A imaginação popular concebe as revoluções somente pelo lado espetaculoso, pela explosão insurrecional. Mas revolução é qualquer reviravolta profunda da estrutura de poder, seja operada por meio violento e ostensivo, seja introduzida aos poucos, de maneira quase imperceptível e aparentemente dentro da lei, sem que a população possa compreender ou controlar o curso dos acontecimentos. Duas das principais revoluções do século XX foram exatamente assim: a revolução alemã de Adolf Hitler e a tomada do poder pelos comunistas na Tchecoslováquia. Em ambos os casos, a violência só veio depois, quando era tarde para tentar detê-la. Mesmo nas revoluções cruentas, a brutalidade em toda a sua plenitude só se desencadeia após a tomada do poder. O que nunca houve nem haverá no mundo será uma revolução sem violência — nem insurrecional, no começo, nem repressiva, depois. Revolução “pacífica” quer dizer apenas uma revolução que só se torna violenta depois de vitoriosa.

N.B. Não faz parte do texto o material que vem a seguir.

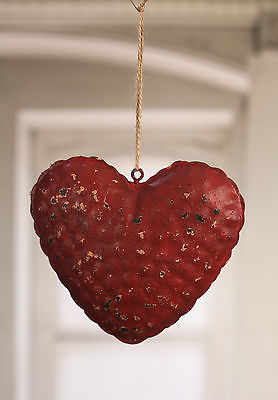 Rustic Hanging Tin Heart 18cms Home Decor Hanger BRAND NEW Red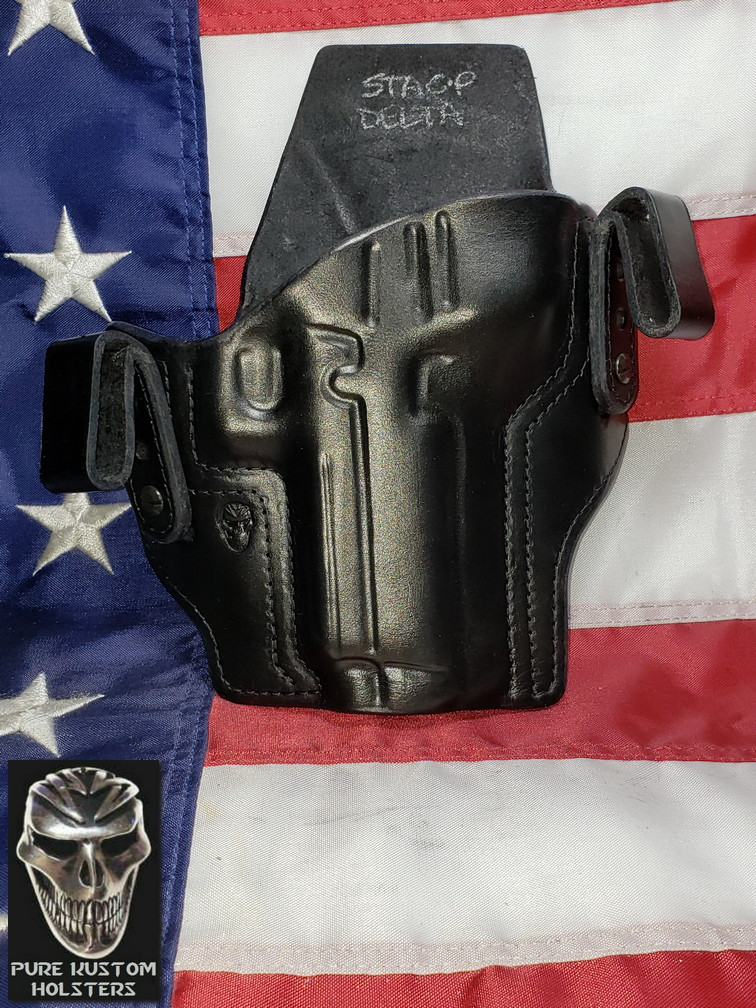 STI_holsters_2020_STI_Staccato-P_Delta Point_by_Pure_Kustom_1-27-20201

No começo das revoluções “pacíficas”, o apego às crenças rotineiras, a falta de informação correta e o simples medo de ter medo impedem o povo de perceber o avanço rumo ao desenlace irreversível. Ao observador de fora, porém, que note a escalada das mudanças sem um olhar amortecido pela acomodação progressiva, não escapará o sentido trágico de acontecimentos que, no seu lento gradualismo, terão parecido à população local apenas irritações epidérmicas e passageiras.

É isso, precisamente, o que vejo a cada nova visita que faço a Porto Alegre. O Rio Grande está em revolução. Dentro de muito pouco tempo, estará consolidada no poder uma nova classe dominante, emergida da militância revolucionária; uma classe de arrivistas ambiciosos, ferozes e imbuídos da crença cega na sua própria impecância essencial, que os autorizará a todas as crueldades sob o adorno de belas palavras. Aos derrotados, desprovidos de suas propriedades e de seus meios de defesa, não restará outro caminho senão o exílio, a prisão ou a existência apagada e humilhante de ressentidos impotentes.

Mas faz parte da natureza mesma das revoluções “pacíficas” manter a população amortecida e sonsa mediante a alternância dos choques com a distribuição periódica de tranqüilizantes e soporíferos. A cada nova penetração da lâmina revolucionária no corpo da sociedade, segue-se uma injeção de entorpecente que transmuta a percepção em dúvida, a dúvida em subterfúgio, o subterfúgio em esquecimento e o esquecimento em tranqüilidade. Quando todo mundo está calmo, a faca entra mais um pouco.

No presente estado de coisas, as mudanças já me parecem praticamente irreversíveis, mesmo no caso de uma derrota do PT nas próximas eleições estaduais. Não há ingenuidade maior do que confundir o processo revolucionário com uma simples disputa eleitoral. A oposição gaúcha, valorosa e esforçada, está profundamente afetada dessa ingenuidade, apegando-se à esperança desesperada de que reste, nos governantes revolucionários, um fundo de lealdade democrática. Esse fundo não existe. O que existe é apenas a velha articulação leninista de meios legais e ilegais, pacíficos e violentos, calculada para desnortear o adversário e envolvê-lo em ilusões suicidas. Daí os resultados já alcançados.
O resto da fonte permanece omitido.